I turned toward the living room once again where my father now stood, his glistening cheeks matching mine. In this, we were together.
“California,” he said, his hands gripping each other in front of him. “You look just like her.”
I smiled at the best compliment he could have given me even as my eyes welled up again.
He looked to his mother helplessly. “Please don't cry again.”
“I don't know what I'm supposed to say,” I admitted. “I only planned the 'I'm your daughter part'.”
Dylan cleared his throat. “So, I take it we aren't surfing this afternoon?”
My father looked at him, then turned to me, a nervous twitch on his lips. “Do you surf?”
I grinned, wiping away the remaining tears. “Of course.” I met his eyes. “As you say, I am my mother's daughter.”
He laughed then, breaking all remaining tension and clapped his hands together, his face lit up with joy.
“To the beach?” Dylan asked.
“To the beach,” my dad responded, looking my way.
I nodded, knowing this was a language we both spoke. Surfing. It was a start. “Let's go.”
Epilogue
Jamie
10 years later
I never thought I'd be back in Gulf City. That first year gone, all I'd wanted was to come back and regain what I'd lost. My friends. My girl. Then I got used to being away. It became easier with each passing day until it lost its power over me.

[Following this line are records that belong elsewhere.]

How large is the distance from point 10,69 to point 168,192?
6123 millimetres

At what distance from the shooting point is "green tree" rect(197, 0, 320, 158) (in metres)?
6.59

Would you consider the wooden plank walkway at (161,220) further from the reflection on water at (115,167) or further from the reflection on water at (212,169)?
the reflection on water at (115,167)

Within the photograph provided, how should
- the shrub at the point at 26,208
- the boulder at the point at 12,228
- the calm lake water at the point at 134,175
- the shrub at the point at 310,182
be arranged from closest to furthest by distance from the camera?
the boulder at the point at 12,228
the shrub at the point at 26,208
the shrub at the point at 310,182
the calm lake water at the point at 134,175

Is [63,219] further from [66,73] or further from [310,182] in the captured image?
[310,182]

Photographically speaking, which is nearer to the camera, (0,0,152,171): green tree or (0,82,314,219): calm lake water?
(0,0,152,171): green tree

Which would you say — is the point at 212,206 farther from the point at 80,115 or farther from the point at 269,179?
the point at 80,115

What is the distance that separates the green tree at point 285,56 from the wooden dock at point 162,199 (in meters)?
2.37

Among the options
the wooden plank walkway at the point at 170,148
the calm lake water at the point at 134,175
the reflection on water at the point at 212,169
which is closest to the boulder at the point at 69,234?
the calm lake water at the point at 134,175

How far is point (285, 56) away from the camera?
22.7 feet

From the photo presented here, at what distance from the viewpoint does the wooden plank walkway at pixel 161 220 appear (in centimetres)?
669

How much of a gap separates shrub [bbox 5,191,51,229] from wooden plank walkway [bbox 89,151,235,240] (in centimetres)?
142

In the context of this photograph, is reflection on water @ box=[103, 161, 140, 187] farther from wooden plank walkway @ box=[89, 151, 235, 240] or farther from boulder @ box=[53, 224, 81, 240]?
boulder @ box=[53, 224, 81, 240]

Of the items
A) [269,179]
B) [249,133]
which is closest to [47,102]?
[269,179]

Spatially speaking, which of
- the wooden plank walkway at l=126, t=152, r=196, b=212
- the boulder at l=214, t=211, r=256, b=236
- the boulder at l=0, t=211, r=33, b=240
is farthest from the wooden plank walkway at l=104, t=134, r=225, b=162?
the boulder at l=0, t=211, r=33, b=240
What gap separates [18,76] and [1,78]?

I became a part of a new family. Had new friends. Even a new girl. My platoon. They were the ones I wanted to be with now, but they were back on base in Georgia, and I was here.
I didn't want to be here, but I had no choice. There was a funeral and no matter how I felt about it, this was where I was supposed to be.
Mourners packed the church, but I paid little attention to any of them. They didn't recognize me. They wouldn't. My once scraggly blond hair was buzzed short. My lean frame had bulked up considerably. I wasn't the Jamie Daniels they knew. This new Jamie had seen things, done things, that changed a person.
I kept my head up, catching the attention of quite a few people with my dress uniform, but managing not to be pulled to the front.
I watched as my brother, looking just as he always had, sat in the front pew. His mother, having had a service in Washington D.C. wasn't there. Two people joined Jay, and I recognized them at once. Colby, dressed in a stylish suit, was greeted by each person he saw. His face had grown leaner, losing the softness of youth. Callie stood beside him, standing tall in her elegant black dress. Her hair was different - dyed dark chocolate and sitting just above her shoulders in soft layers. Gone was the simple long braid. This version of Callie was older, more mature; mesmerizing.
For the first time in ten years, the confidence I'd cultivated slipped.
She put her arm around my brother, and I wanted nothing more than to feel her touch, see her smile.
I slid out the back after the funeral, needing to drive around for a little while to regain control before I saw all of them.
Control. It got me through my missions. I became a ranger because I wanted to do something big with my life. I was damn good at it. We ran into the situations everyone else ran from.
How did Florida feel more like a minefield than that?
He's dead, I told myself. My dad was gone. So why did the thought of him still make me feel so inadequate?
I pulled to the side of the road in front of a house with too many memories and a street that overflowed with cars. The place looked the same as it always had. That porch was the first place I'd ever gotten my heartbroken. My face had been broken by my father's fist in that entryway. Hell, pretty much every room held a memory like that. His anger had seeped into the walls themselves.
I stood by the open door, watching the people who only knew the face my father put on, not the real man.
A young boy was sitting on the bench by the door and I stopped, not quite ready to go in.